La «distancia consciente» no es una opción en la ineludible relación entre el caso de Paula Quinteiro y el Concello de Santiago. El alcalde pretende pasar de largo, como si no fuese con él, pero este que a su pesar no es un asunto «menor» -como demuestran las brechas abiertas en En Marea- requiere un pronunciamiento alto y claro del líder de Compostela Aberta, que llegó al mando en el Pazo de Raxoi arrogándose ética y estética en el ejercicio de la representación pública para reconstruir la confianza de los vecinos en una Administración devastada por tres años desastrosos de gestión entre corrupta e incompetente de Conde Roa y Currás en la alcaldía. Más todavía que por el vínculo partidario, Martiño Noriega no es un convidado de piedra en este asunto porque atañe directamente al Concello que él dirige y siendo el máximo responsable de la Policía Local, a la que en verdad no ha cuestionado.
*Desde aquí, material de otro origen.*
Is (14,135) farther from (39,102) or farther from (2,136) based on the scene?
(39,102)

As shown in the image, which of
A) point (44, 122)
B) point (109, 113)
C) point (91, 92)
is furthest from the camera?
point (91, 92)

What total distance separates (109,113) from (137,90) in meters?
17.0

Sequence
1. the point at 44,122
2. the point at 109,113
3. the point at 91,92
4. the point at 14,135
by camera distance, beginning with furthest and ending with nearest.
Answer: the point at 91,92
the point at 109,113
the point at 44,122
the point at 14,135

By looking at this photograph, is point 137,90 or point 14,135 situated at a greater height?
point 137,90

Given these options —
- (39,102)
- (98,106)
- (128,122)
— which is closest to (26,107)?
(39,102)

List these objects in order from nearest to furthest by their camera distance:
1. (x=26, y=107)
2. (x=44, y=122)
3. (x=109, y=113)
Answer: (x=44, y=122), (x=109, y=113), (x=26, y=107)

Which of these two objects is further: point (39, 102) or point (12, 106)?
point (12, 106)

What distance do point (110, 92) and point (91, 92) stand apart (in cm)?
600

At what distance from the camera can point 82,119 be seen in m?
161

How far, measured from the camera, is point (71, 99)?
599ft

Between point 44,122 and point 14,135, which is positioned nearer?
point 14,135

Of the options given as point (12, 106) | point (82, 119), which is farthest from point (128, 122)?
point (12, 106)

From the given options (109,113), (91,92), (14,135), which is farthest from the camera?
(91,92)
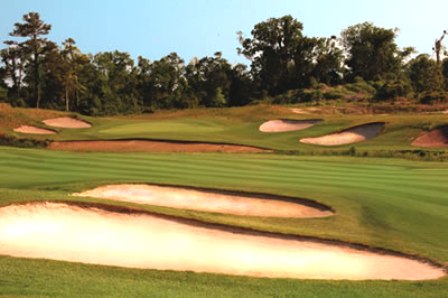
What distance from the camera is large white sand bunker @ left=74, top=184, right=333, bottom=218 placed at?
13547 mm

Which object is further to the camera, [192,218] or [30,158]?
[30,158]

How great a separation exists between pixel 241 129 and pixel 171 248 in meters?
30.4

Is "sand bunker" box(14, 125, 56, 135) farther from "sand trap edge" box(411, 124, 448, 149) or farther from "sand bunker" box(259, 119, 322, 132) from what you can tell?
"sand trap edge" box(411, 124, 448, 149)

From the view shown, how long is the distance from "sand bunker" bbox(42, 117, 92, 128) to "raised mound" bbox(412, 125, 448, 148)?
83.9ft

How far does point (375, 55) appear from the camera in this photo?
264 feet

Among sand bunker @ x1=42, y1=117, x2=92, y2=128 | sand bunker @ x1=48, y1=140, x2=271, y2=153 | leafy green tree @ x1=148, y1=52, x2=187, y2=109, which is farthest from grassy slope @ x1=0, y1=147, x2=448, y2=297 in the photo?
leafy green tree @ x1=148, y1=52, x2=187, y2=109

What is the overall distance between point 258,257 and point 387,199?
6.07 metres

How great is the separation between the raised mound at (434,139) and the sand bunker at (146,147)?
9.03 m

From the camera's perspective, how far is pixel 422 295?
280 inches

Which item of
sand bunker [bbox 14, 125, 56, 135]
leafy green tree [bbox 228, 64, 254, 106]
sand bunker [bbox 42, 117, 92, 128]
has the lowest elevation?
sand bunker [bbox 14, 125, 56, 135]

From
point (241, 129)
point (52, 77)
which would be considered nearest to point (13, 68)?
point (52, 77)

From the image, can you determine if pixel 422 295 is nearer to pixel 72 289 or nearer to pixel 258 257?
pixel 258 257

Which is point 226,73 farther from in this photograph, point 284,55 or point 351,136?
point 351,136

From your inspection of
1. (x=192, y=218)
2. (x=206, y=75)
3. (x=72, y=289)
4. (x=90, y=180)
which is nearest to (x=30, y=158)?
(x=90, y=180)
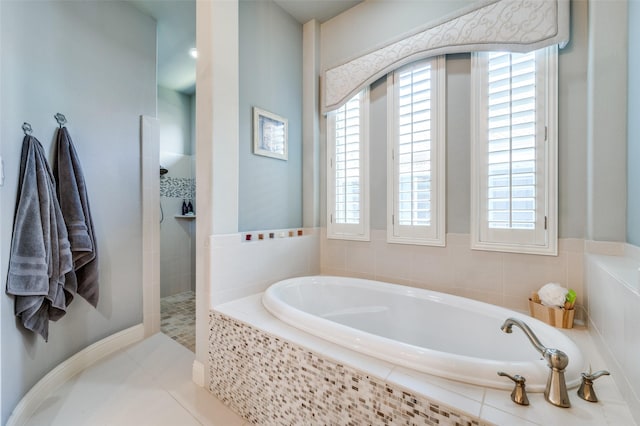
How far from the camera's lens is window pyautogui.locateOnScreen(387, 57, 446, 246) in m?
1.89

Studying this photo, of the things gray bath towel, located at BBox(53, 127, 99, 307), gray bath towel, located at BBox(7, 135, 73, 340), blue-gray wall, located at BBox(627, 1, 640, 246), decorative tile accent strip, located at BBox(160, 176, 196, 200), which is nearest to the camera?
blue-gray wall, located at BBox(627, 1, 640, 246)

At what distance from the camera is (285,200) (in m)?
2.32

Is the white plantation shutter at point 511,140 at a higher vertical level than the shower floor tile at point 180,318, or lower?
higher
Pero una respuesta tibia ante actos de vandalismo en las calles que implican a personas que ostentan cualquier tipo de responsabilidad política -con o sin representación pública, ambos casos confluyen- no es otra cosa que tolerancia con los comportamientos que machaconamente dijo combatir para llegar a la alcaldía y hasta ahora. Nadie ha podido cuestionar con fundamento la actuación de los policías locales a los que Paula Quinteiro quiso dar el alto ostentando su condición de diputada. Es más, sorprende que no haya circulado ningún vídeo de este episodio. ¿Será que los revoltosos quedarían en evidencia? Cada día en la distancia -hoy se cumplen 22- mina la credibilidad de Noriega.